Giovanna Fatello, bimba morta durante operazione orecchio/ “Frammento cuore sparito”

- Emanuela Longo

Giovanna Fatello, bimba morta a 10 anni durante un’operazione ad un orecchio: nuovo giallo sui reperti. Difesa “Sparito frammento di cuore”

Giovanna Fatello
Giovanna Fatello (La Vita in Diretta)

Spunta un nuovo giallo inquietante in merito alla morte della piccola Giovanna Fatello, la bimba di 10 anni deceduta nel marzo 2014 presso la casa di cura Villa Mafalda a Roma durante un’operazione ad un orecchio. Un intervento di routine ma che tuttavia per la bambina si rivelò fatale. Ora però, come riferisce Il Messaggero nell’edizione online, nel corso del processo emerge che uno dei reperti autoptici che sarebbe dovuto essere custodito, in realtà sarebbe sparito nel nulla. La comunicazione è giunta come un fulmine a ciel sereno nel corso dell’udienza, durante la quale è stato rivelato come le ricerche di “un tassello di cuore derivato dall’autopsia e conservato in frigorifero” avrebbero dato “esito negativo”. Nel dettaglio, si legge negli atti, si tratterebbe di un “frammento di ventricolo sinistro”. Per la morte di Giovanna sono cinque i medici a processo i quali dovranno rispondere delle accuse di omicidio colposo e falso. Oltre agli anestesisti Pierfrancesco Dauri e Federico Santilli, sono imputati anche il capo équipe Giuseppe Magliulo e il suo collaboratore Dario Marcotullio. Rossella Moscatelli, direttrice sanitaria, è invece accusata solo di aver compilato un referto non veritiero.

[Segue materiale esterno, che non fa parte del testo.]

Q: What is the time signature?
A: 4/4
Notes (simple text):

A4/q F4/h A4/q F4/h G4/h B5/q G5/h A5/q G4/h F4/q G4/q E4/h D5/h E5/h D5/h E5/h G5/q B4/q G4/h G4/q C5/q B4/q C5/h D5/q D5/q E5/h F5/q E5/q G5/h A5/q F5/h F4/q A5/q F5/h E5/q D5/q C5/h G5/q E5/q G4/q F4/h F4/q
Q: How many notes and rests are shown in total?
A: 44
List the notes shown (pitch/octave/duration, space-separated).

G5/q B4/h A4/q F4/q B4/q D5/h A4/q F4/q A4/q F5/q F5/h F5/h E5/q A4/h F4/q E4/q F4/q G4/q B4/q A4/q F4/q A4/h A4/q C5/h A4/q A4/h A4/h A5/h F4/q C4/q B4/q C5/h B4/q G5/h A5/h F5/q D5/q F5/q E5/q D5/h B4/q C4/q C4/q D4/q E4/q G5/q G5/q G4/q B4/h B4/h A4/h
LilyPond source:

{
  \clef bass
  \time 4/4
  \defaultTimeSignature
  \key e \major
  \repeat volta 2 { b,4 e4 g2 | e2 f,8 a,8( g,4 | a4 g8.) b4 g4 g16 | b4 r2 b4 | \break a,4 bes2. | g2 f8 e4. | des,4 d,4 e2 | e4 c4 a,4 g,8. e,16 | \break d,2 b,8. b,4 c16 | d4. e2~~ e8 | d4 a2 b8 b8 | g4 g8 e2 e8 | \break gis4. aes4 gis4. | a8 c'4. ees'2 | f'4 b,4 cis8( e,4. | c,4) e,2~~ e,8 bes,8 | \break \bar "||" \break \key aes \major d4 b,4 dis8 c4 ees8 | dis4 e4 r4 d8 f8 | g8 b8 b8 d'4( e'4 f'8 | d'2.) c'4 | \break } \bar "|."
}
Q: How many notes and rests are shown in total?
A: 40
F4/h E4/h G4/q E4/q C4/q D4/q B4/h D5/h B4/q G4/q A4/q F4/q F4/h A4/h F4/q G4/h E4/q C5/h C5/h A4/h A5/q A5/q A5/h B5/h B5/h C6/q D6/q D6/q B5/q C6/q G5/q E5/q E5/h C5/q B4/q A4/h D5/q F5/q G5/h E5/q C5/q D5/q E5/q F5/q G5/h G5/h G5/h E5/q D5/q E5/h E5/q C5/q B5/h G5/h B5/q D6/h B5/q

MORTE GIOVANNA FATELLO: GIALLO SU REPERTI SCOMPARSI

La difesa della famiglia della piccola Giovanna Fatello aveva chiesto che venisse eseguito un nuovo accertamento sui reperti del cuore della bambina morta durante una “banale” operazione ad un orecchio. L’intento primario era quello di verificare ulteriormente se la bimba fosse “portatrice di una patologia su base genetica, in particolare la sindrome di Brugada”, ovvero una malattia cardiaca. Il pubblico ministero Mario Ardigò, nella richiesta ha specificato che l’esame sul Dna non è possibile “su tessuti trattati con formalina”. A tal proposito, si legge sempre negli atti, uno dei medici legali incaricati di eseguire l’autopsia, nel corso dell’udienza aveva ipotizzato il prelievo del tassello di cuore non trattato e tenuto conservato in frigorifero. Lo stesso frammento, tuttavia, risulta ora sparito. “Attualmente presso l’istituto di Anatomia patologica risultano conservate esclusivamente le inclusioni in paraffina dei prelievi di tessuto cardiaco fissato in formalina. Non risulta conservato un prelievo di materiale biologico da congelare in quanto le emergenze documentali e autoptiche del caso non rendevano necessarie indagini che richiedessero il suddetto materiale…”, ha scritto il medico legale.